— What you should do —
Any picture among the records should be left out, please; retype the rest exactly.

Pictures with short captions

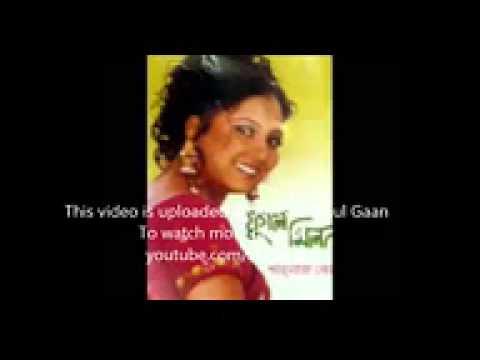 Bangla Folk Song and Baul Gaan Album By Shahnaj beli Full Album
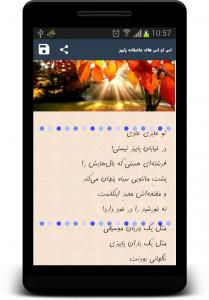 اسکرین شات برنامه بانک پیامک 3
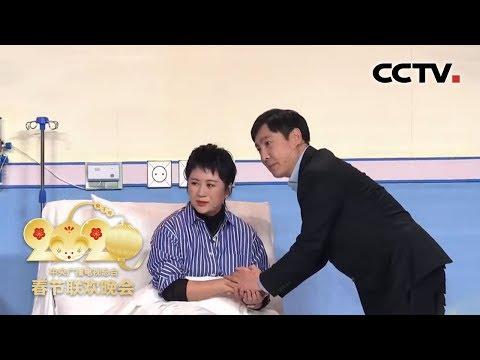 [2020央视春晚] 小品《走过场》 表演:沈腾 马丽 黄才伦 陶亮 刘坤 魏玮(完整版)  CCTV春晚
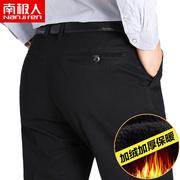 南极人裤男士秋冬季加绒加厚中老年保暖中高腰西裤爸爸装长裤
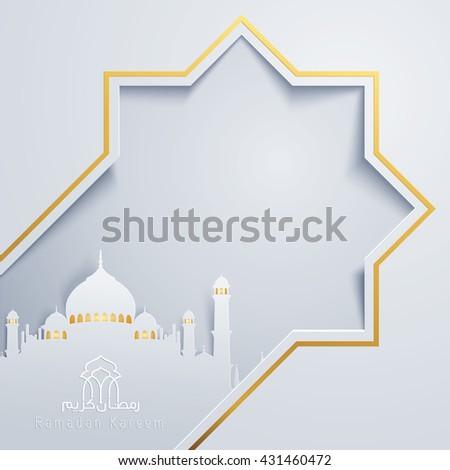 Ramadan Kareem greeting card banner template - Translation of text : Ramadan Kareem - May Generosity Bless you during the holy month - stock vector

— Response area —
 Bangla Folk Song and Baul Gaan Album By Shahnaj beli Full Album
 اسکرین شات برنامه بانک پیامک 3
 [2020央视春晚] 小品《走过场》 表演:沈腾 马丽 黄才伦 陶亮 刘坤 魏玮(完整版)  CCTV春晚
 南极人裤男士秋冬季加绒加厚中老年保暖中高腰西裤爸爸装长裤
 Ramadan Kareem greeting card banner template - Translation of text : Ramadan Kareem - May Generosity Bless you during the holy month - stock vector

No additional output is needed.